__Source passage__
^^^^^^^^^^^^^^^^

Even to his death, she followed him. She must have seen it coming, and she didn’t turn her back on him, didn’t disavow him, he was hers and she loved him. This is easy to understand from a distance but on the ground, when it was all happening, I’m not so sure it was easy.
She, to me, is a role model. To me she challenges, even today, parents to love the kid they’ve got. To never turn away from your child even when the world has. Steadfastness in the belief that family matters, that your child’s difference is simply your child’s difference, no matter whether that difference is celebrated or reviled.
To love your kids anyways.
I remember the very first time I saw a woman with a sign, in a protest march, that read, “I love my gay son.” I wept. I cried for blocks as we marched through a crowd that threw things at us, rocks, garbage, anything they could find on the street. She loved her son anyway. It was possible for the human heart to love anyway.
I remember seeing a woman, standing up in a meeting, and demanding that her son with an intellectual disability be given a shot at a future, at an education, at a chance to be amongst rather than set apart. She spoke of his difference. She spoke of her pride in him, anyway. It was possible for a parent’s heart to feel pride anyway.
I remember a woman with a physical and intellectual disability showing me a picture of her daughter, a daughter she raised at home, a single mother. Her daughter did not have her disabilities, and her disabilities made some aspect of motherhood more difficult, but she loved being a mom. It was possible for all hearts to love kids, to want the best for them, and to work around the barriers in the way, because there are always barriers.
When I was a little boy, just coming to terms with my difference. I knew I liked boys. It was a time of silence regarding who and what I was, I had a picture of Mary, and I imagined she knew of my difference and she knew of my secret, and I imagined she loved me anyway. It gave me comfort.
Years later and only days ago, my Mom said that she wished Joe and I could be with her and my brother and his wife for Mother’s Day. I hung up and asked Joe if he heard my mother’s words. They may have sounded like an invitation to a brunch, but what they said was…
… I love you anyway.
May all kids, at all times, feel loved anyway.
And thank you Mary, for being there, while I waited.

^^^^^^^^^^^^^^^^

__Given entries__
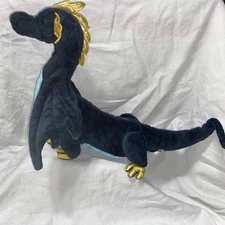 ARAGON the Plush NAVY DRAGON Stuffed Animal by Douglas Cuddle Toys 727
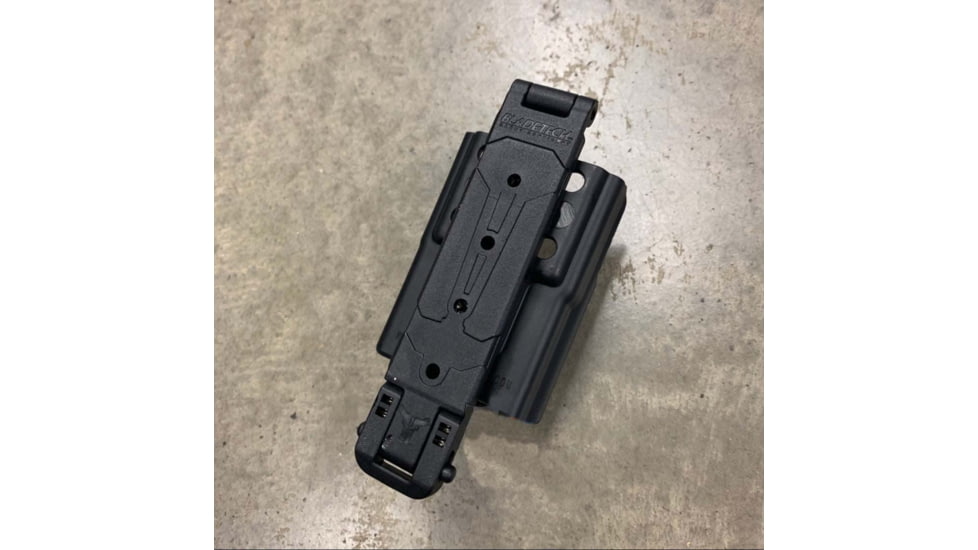 Zero9 Body Cam Case Holster, Watchguard Vista, Tek-Lok, OD Green, Z9-2009-ODG-TEK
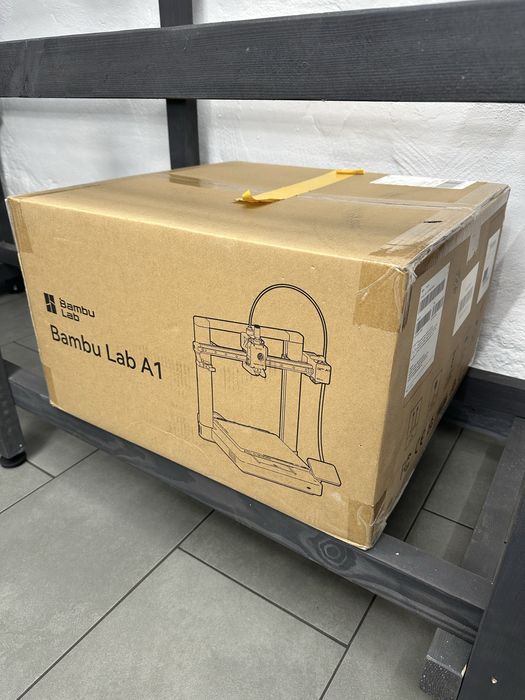 Bambu Lab A1 – NOWA, fabrycznie zapakowana! Drukarka 3D gratisy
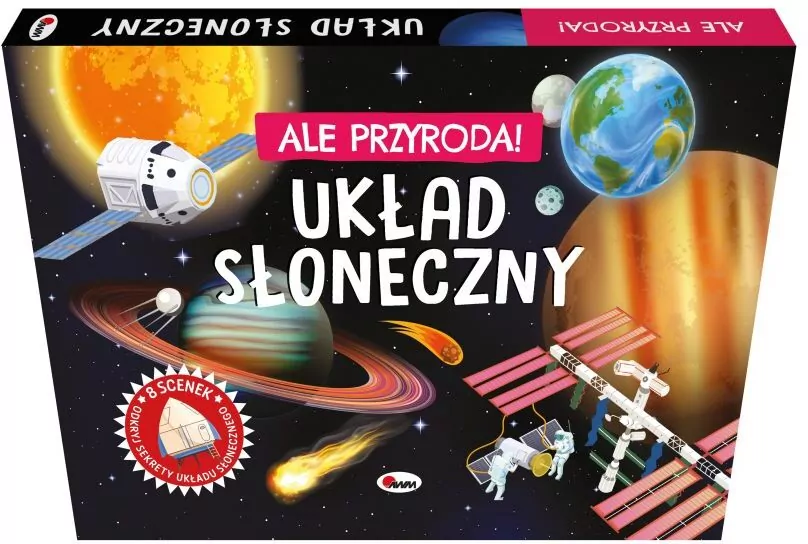 Układ słoneczny. Ale przyroda - tantis.pl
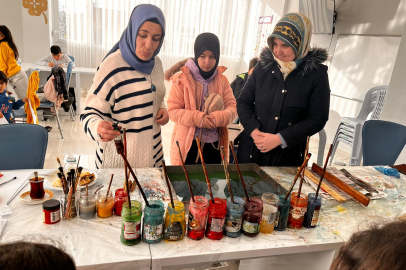 Yalova'da Geleneksel Türk Sanatlarına İlgi Artıyor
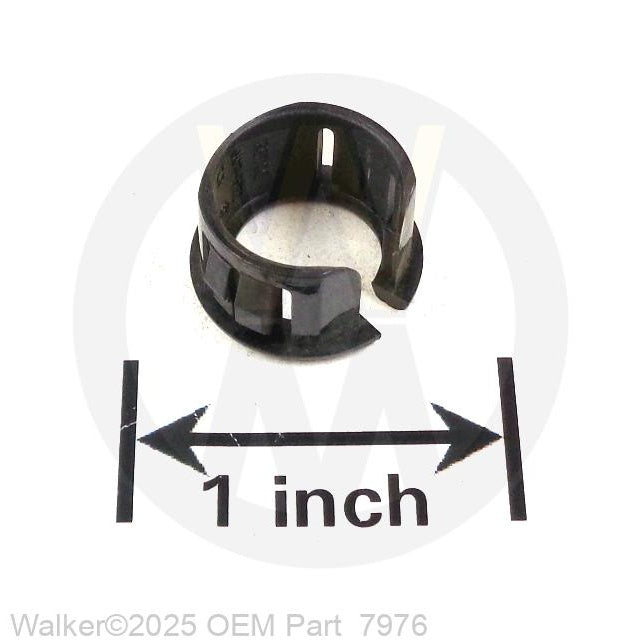 Walker Part # 7976 : NYLON GROMMET (7/16)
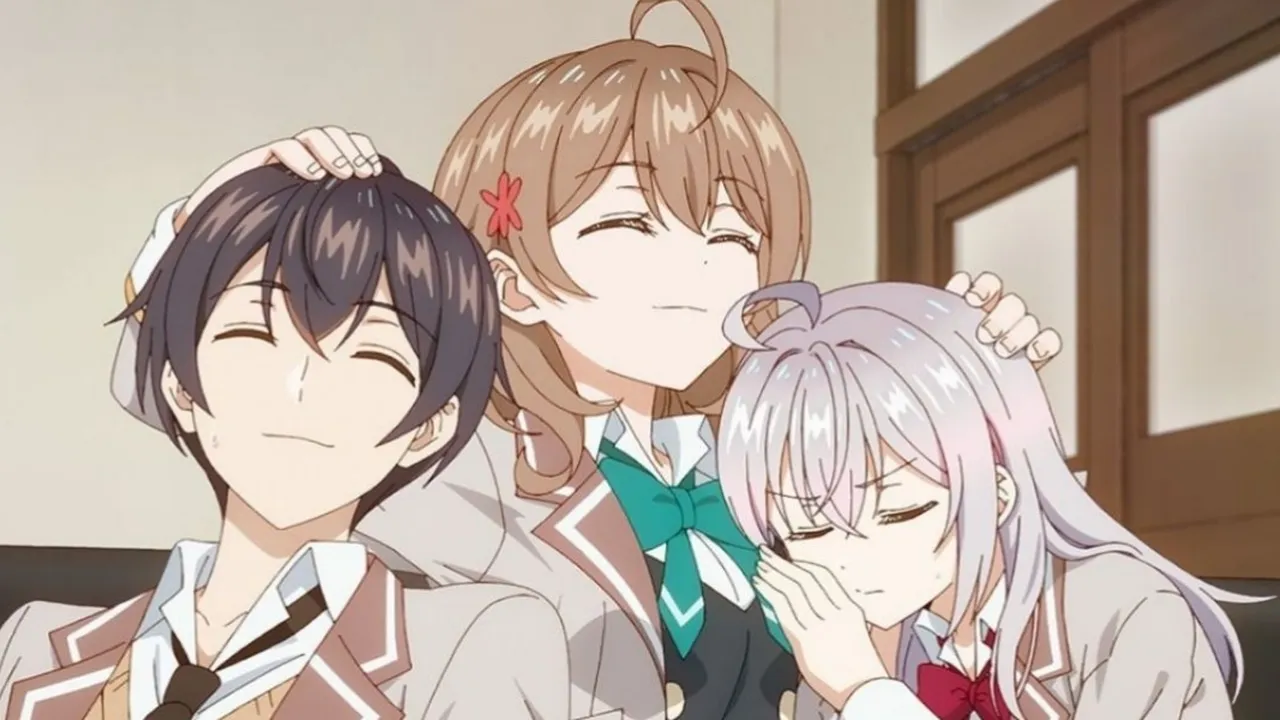 Sinopsis Anime 'Alya Sometimes Hides Her Feelings in Russian' dan Link Streaming Sub Indo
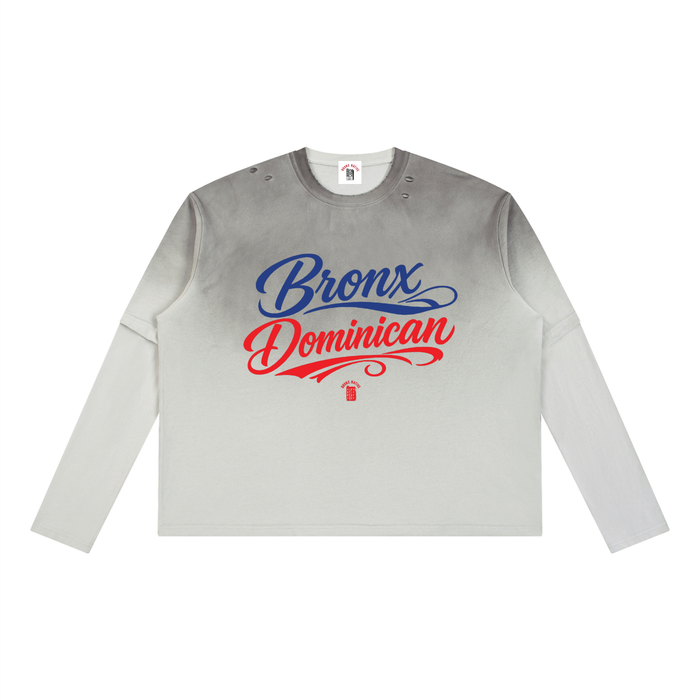 DR Unisex Vintage Wash Layered T-Shirt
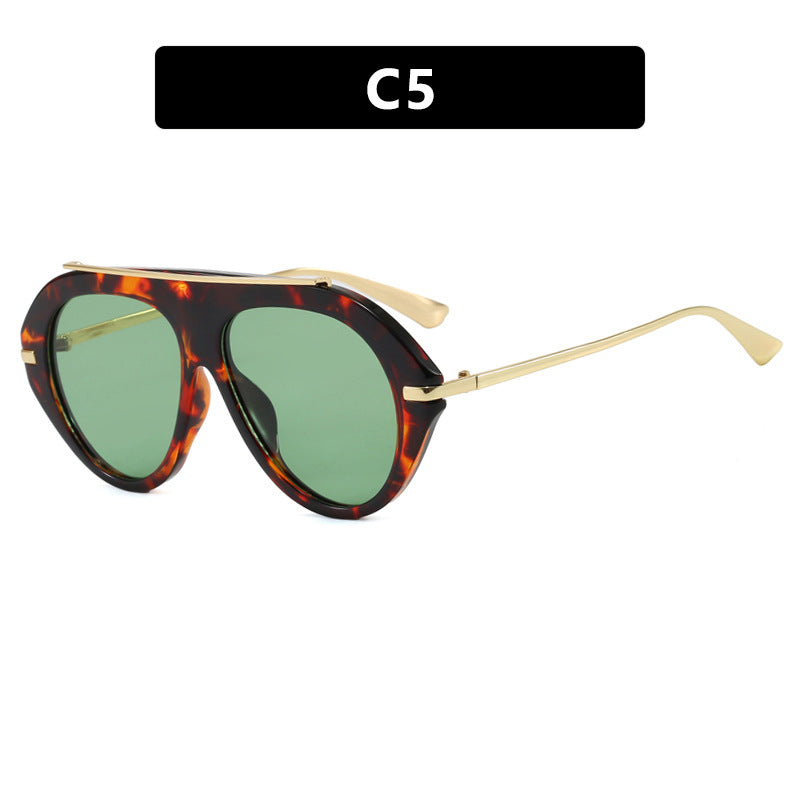 Damen Sonnenbrille im eleganten Hexagon-Design Karnz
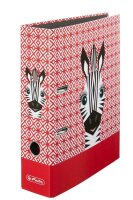 herlitz maX.file Cute Animals Motivordner Zebra 8,0 cm...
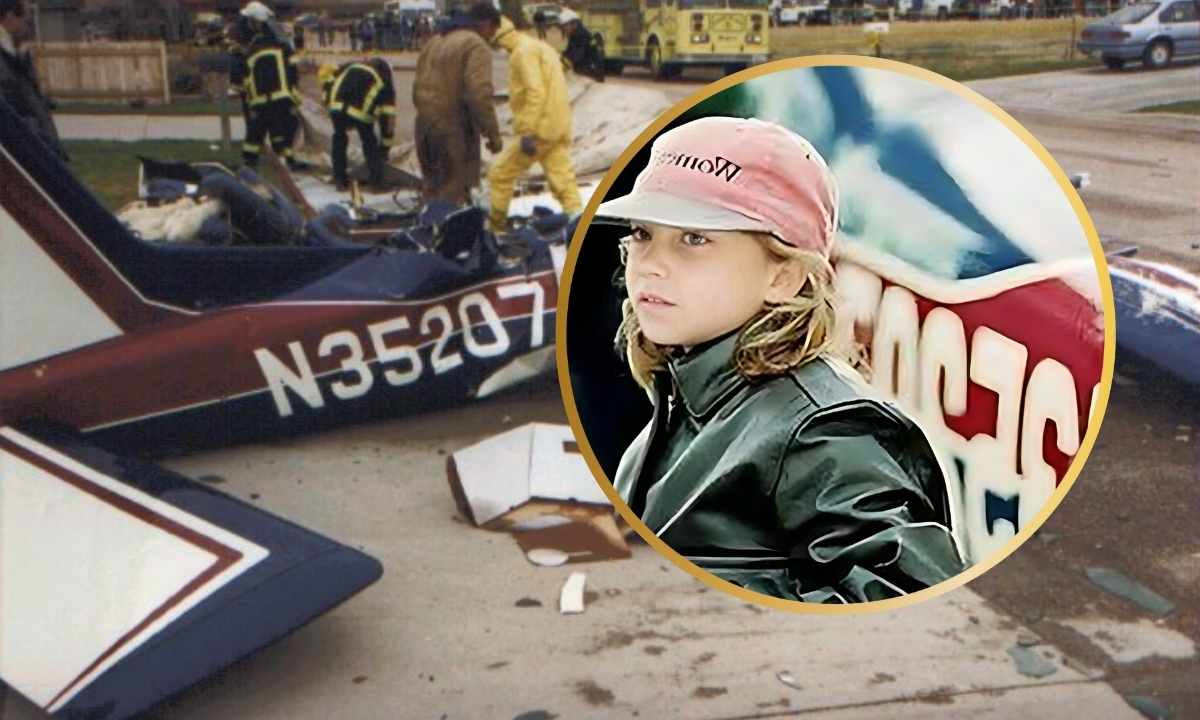 This Little Girl Is The Youngest Pilot In The World A Tragic Plane Crash Took Her Life!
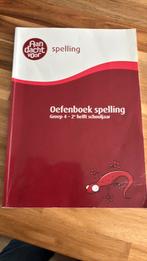 Aandacht voor spelling groep 4, Ophalen of Verzenden, Zo goed als nieuw, Overige niveaus, Nederlands
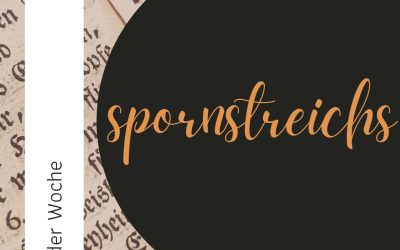 Wort der Woche 061: Spornstreichs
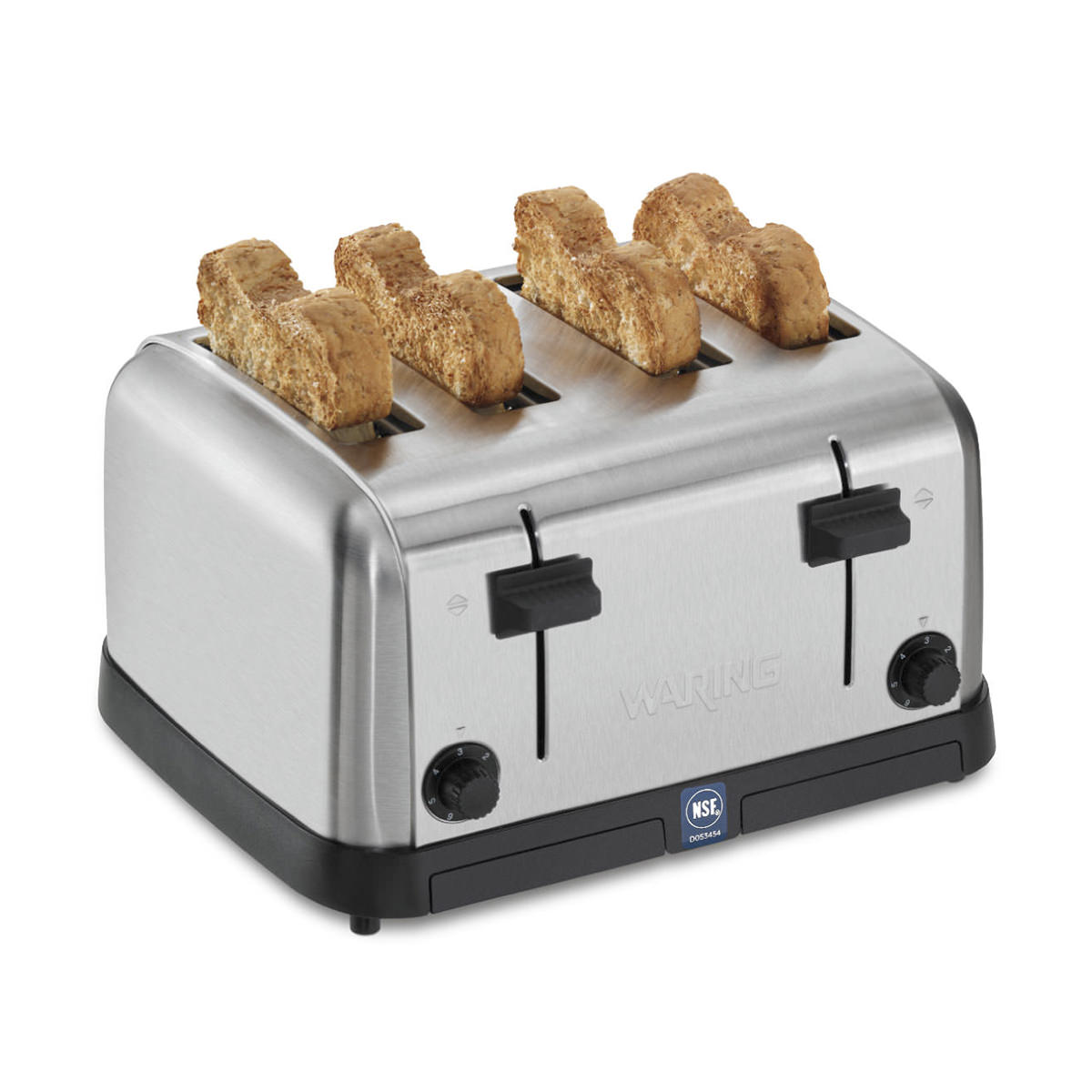 Waring WCT708 Medium Duty 4 Slot Toaster – MEDITERRANEAN RESTAURANT  EQUIPMENT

^^^^^^^^^^^^^^^^

__Work item 1__
For each statement, answer yes or no according to the passage on loving children anyway, and quote the words of the passage that decide it. (a) A woman at a protest march held a sign reading "I love my gay son." (b) The daughter of the woman with a physical and intellectual disability had the same disabilities as her mother. (c) The crowd along the march threw flowers at the marchers.
__Work item 2__
Please reproduce the passage on loving children anyway word for word, from "When I was a" up to and including "love you anyway.".
The lines play no part in this work.

__Task answer 1__
(a) Yes: "I saw a woman with a sign, in a protest march, that read, “I love my gay son.”"
(b) No: "Her daughter did not have her disabilities"
(c) No: "a crowd that threw things at us, rocks, garbage, anything they could find on the street"

__Task answer 2__
When I was a little boy, just coming to terms with my difference. I knew I liked boys. It was a time of silence regarding who and what I was, I had a picture of Mary, and I imagined she knew of my difference and she knew of my secret, and I imagined she loved me anyway. It gave me comfort.
Years later and only days ago, my Mom said that she wished Joe and I could be with her and my brother and his wife for Mother’s Day. I hung up and asked Joe if he heard my mother’s words. They may have sounded like an invitation to a brunch, but what they said was…
… I love you anyway.